Re: SSHA hash are stores as '{ssha}......' and '{SSHA}......'

[Matthias Apitz <guru@unixarea.de>]

El día Tuesday, September 29, 2015 a las 08:22:36AM +0100, Howard Chu escribió:

> > We are authenticating from some Java written software against an
> > OpenLDAP system by reading the users 'userPassword' LDAP attribute,
> > calculating the clear text password against the SSHA hash string.
> 
> That's the wrong way to authenticate against credentials stored in an LDAP 
> directory. You should just do an LDAP Bind.

I do not know (the Java classes have beed written by others) why we do
not just doe bind, What what is wrong with our method.

> > It turned out that some (a few number) of these hash are stored  in the
> > form:
> >
> > userPassword:: e3NzaGF9R2tSOU91SGhOakFoZzBWeVNtY0JHRUE5b2NMVU5GZWZnY0VaMXc9PQ==
> >
> > which decodes to:
> >
> > $ echo 'e3NzaGF9R2tSOU91SGhOakFoZzBWeVNtY0JHRUE5b2NMVU5GZWZnY0VaMXc9PQ==' | openssl base64 -d
> > {ssha}GkR9OuHhNjAhg0VySmcBGEA9ocLUNFefgcEZ1w==
> >
> > i.e. with SSHA in small letters. It's only 1 of thousand users having
> > the tag as '{ssha}'.
> >
> > Why is this?
> 
> Probably you have some clients updating their entries with hashed passwords 
> instead of letting slapd do all the hashing. Again, that is not a good practice.

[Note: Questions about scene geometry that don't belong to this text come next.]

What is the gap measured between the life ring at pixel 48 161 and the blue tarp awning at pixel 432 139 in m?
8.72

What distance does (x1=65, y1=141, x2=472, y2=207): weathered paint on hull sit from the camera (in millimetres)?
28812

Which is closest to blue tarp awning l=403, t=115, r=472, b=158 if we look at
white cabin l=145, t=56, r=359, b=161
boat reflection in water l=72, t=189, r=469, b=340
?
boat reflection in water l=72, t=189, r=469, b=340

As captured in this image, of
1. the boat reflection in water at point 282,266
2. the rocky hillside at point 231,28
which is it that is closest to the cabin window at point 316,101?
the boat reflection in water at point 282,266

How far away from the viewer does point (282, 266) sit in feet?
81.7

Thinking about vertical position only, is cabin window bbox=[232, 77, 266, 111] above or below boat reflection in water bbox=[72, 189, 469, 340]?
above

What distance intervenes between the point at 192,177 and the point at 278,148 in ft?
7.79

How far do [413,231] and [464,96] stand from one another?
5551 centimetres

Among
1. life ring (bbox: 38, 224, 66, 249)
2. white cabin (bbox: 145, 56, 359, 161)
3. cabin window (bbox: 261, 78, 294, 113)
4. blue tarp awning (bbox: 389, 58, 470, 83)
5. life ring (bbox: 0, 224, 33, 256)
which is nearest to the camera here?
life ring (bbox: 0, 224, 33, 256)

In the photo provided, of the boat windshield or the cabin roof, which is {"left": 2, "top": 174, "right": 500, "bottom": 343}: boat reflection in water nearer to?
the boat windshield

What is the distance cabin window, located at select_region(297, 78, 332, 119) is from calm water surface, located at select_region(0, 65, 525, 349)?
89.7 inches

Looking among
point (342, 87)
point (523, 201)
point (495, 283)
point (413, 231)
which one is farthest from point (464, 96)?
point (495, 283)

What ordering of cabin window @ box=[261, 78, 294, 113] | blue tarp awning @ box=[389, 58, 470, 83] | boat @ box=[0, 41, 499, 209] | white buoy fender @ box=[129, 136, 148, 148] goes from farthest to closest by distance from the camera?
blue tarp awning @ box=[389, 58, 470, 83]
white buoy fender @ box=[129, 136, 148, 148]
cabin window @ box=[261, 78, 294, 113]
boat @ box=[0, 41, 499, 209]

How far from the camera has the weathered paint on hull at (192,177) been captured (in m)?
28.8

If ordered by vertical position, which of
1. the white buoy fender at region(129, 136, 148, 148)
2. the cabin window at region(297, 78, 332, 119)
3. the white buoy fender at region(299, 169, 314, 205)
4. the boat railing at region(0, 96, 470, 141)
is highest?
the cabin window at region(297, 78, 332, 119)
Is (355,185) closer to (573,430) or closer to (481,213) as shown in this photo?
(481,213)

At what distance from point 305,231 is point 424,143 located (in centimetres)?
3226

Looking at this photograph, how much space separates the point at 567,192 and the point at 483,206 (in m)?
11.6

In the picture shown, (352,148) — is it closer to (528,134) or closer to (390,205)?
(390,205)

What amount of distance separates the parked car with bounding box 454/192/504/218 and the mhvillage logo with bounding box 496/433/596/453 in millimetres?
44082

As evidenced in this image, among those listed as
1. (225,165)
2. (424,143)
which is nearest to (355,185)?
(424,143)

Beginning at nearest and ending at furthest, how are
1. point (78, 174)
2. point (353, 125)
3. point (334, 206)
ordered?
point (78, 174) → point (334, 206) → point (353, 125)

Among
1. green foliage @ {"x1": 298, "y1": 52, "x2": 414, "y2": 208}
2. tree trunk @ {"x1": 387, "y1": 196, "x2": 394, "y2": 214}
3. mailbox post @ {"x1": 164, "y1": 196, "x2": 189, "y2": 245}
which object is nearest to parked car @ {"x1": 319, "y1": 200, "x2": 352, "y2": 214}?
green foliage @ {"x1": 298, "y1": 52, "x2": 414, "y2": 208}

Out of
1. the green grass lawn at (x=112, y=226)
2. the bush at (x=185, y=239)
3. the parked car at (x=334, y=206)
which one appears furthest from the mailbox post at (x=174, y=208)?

This part is not below our control. The LDAP is managed by some customer
and I *think* the use some Perl script to create the user credentials in
LDAP, calculating tha SSHA hash in advance.

Thanks for your feedback in any case.

	matthias

>    -- Howard Chu
>    CTO, Symas Corp.           http://www.symas.com
>    Director, Highland Sun     http://highlandsun.com/hyc/
>    Chief Architect, OpenLDAP  http://www.openldap.org/project/

-- 
Matthias Apitz, ✉ guru@unixarea.de, 🌐 http://www.unixarea.de/  ☎ +49-176-38902045
No! Nein! ¡No! Όχι! -- Ευχαριστούμε!